A fire that began 10 miles east of Santa Margarita on June 20, and quickly spread to 1,800 acres along the Parkhill Road area, was all but extinguished by firefighters as of June 24.
The fire started at 2:31 p.m. on June 20 after an unknown vehicle’s exhaust system released a piece of carbon onto the dry roadside in front of Las Pilitas Nursery on Las Pilitas Road, according to Steve Reeder, deputy chief of CalFire’s San Luis Obispo County division.
“It’s kind of like a clogged artery, it just kinds of builds up, builds up, builds up, and then at some point has to break loose,” Reeder said.
The conditions at the time were rife for fire—temperatures were near 100 degrees, relative humidity was at a very low 7 percent, and winds were blowing about 10 miles per hour to the southeast, which carried the fire toward Parkhill Road.
The fire swept through hundreds of acres, destroying two homes, four mobiles homes, two RVs being used as residences, 10 outbuildings, and seven vehicles. There were four injuries reported and 109 properties lost power. Reeder said evacuation orders were issued to 72 properties, and of those, 33 were evacuated, 28 refused to leave, and nobody was home at 11 of them. California law says that people can’t be forced to evacuate. Six large animals and several smaller ones were also evacuated.
During the evacuation period, the San Luis Obispo Red Cross opened an evacuation center and hosted approximately 10 to 15 people at any given time, including two families who lost their homes, said Jessica Piffero, regional director of communications for the organization’s central California region.
By late afternoon on June 21, the fire was 50 percent contained, and evacuation orders were lifted at 5 p.m. As of press time on June 24, the fire was 95 percent contained, and firefighters were extinguishing hotspots as certain areas continued to smolder. They expected to fully contain the fire by the end of the day.
So far, the estimated cost of fighting the fire—not including property damage and lost homes—is $3.5 million. The response brought in 593 fire personnel from several local, state, and federal agencies.
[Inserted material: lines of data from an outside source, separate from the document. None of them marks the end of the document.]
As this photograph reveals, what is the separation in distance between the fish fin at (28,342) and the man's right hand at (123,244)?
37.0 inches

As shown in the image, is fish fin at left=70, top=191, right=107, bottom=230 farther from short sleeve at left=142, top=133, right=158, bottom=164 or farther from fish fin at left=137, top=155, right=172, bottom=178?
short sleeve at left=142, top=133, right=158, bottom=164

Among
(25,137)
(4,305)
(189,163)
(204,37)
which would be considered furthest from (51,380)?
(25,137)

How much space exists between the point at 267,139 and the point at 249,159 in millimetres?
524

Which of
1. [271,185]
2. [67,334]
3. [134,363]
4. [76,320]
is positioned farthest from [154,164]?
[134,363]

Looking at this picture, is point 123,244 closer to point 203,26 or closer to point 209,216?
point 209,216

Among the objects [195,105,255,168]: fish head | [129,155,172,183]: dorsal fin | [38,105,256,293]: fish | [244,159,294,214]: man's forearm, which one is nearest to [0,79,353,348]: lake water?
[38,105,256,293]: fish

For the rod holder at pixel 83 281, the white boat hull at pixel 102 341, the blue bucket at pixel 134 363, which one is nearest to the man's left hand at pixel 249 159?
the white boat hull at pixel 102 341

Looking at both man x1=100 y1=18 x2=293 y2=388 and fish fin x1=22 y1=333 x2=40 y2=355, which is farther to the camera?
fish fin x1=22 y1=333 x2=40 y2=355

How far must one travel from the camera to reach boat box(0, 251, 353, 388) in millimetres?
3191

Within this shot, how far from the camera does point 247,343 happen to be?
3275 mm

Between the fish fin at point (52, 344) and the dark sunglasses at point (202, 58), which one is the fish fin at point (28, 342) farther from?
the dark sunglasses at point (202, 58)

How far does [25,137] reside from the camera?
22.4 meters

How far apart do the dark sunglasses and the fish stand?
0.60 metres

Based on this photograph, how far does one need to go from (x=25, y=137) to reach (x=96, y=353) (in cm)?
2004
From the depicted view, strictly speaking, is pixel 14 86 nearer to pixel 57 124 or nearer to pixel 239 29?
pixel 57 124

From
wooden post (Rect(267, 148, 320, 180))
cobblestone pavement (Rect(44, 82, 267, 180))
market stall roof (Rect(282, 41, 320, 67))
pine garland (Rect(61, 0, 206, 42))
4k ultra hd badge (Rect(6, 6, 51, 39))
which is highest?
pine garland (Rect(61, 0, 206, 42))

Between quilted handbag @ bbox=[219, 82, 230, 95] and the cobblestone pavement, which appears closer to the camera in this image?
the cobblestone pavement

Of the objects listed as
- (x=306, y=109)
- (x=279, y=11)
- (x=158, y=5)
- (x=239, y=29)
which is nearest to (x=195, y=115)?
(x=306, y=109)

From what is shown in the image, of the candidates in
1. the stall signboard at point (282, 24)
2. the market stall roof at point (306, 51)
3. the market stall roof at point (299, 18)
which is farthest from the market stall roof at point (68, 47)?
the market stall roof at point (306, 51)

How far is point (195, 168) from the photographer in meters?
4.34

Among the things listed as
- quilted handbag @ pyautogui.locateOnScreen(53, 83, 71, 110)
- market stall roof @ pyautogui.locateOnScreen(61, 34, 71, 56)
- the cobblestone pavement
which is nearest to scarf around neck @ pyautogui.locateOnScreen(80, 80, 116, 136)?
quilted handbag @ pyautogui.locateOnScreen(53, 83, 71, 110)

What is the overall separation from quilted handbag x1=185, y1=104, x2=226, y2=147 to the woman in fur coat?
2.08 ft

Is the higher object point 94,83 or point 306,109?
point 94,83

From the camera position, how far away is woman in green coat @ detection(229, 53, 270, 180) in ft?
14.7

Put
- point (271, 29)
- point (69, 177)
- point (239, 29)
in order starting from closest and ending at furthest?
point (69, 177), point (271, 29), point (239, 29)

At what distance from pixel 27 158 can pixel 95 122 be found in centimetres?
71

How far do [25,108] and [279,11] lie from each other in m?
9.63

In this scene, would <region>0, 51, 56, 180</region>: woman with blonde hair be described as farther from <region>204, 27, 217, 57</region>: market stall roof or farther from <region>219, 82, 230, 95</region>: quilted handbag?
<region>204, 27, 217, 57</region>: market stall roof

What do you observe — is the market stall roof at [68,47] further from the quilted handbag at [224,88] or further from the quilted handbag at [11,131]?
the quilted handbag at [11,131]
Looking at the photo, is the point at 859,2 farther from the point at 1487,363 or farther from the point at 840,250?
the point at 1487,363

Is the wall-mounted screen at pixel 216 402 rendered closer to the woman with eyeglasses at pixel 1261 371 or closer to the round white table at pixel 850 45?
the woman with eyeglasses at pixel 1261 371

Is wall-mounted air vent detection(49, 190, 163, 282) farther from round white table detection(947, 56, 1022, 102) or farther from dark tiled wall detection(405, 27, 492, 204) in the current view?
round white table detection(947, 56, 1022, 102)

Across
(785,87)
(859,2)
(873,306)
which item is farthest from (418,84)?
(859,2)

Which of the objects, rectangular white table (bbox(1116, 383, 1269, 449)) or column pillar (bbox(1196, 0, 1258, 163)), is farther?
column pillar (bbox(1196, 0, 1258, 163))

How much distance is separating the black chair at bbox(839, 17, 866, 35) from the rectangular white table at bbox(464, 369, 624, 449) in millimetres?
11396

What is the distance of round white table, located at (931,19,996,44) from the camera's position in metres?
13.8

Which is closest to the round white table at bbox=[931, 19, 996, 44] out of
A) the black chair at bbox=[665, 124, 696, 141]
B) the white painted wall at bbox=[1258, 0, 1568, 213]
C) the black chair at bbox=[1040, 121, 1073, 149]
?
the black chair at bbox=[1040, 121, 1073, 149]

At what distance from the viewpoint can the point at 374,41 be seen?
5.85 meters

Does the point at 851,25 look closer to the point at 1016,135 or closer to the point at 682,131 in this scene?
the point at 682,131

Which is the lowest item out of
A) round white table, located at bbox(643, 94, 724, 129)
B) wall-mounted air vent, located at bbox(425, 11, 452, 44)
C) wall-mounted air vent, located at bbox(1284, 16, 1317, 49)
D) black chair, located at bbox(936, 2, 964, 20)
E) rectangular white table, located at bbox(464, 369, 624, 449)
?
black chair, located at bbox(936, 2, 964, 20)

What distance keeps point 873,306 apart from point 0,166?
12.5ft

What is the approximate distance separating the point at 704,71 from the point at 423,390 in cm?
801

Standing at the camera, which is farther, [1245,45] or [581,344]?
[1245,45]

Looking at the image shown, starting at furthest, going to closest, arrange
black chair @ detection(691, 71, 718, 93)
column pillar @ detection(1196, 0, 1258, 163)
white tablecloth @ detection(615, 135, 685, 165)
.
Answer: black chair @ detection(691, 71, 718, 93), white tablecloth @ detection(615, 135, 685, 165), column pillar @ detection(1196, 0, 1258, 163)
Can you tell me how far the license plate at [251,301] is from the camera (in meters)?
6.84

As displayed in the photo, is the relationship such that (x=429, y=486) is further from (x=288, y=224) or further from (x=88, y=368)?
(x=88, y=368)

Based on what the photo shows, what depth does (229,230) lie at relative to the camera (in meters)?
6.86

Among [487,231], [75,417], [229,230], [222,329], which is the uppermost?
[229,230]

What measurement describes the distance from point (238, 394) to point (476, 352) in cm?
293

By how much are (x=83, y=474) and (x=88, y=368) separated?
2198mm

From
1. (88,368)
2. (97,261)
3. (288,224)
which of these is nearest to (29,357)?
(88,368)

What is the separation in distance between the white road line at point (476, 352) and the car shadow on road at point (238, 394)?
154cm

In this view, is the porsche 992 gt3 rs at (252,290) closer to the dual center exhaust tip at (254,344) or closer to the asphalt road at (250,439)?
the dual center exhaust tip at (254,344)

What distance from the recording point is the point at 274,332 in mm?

Because of ongoing drought conditions, firefighting crews were given strict instructions as to where they could draw water during the emergency. While helicopters picked up water from the nearby lake, water tenders were told to only use water from the town of Santa Margarita if there was an immediate need. Instead, most of the water came from a private landowner on O’Donovan Road in the Creston area and the Atascadero Mutual Water Company.
“We knew that Santa Margarita is in a very critical situation with their water supply,” Reeder said.
While things are winding down, several people now have nowhere to live. Piffero said the local chapter of the Red Cross will be helping the families that lost their homes “set up the road to recovery to pick up the pieces.”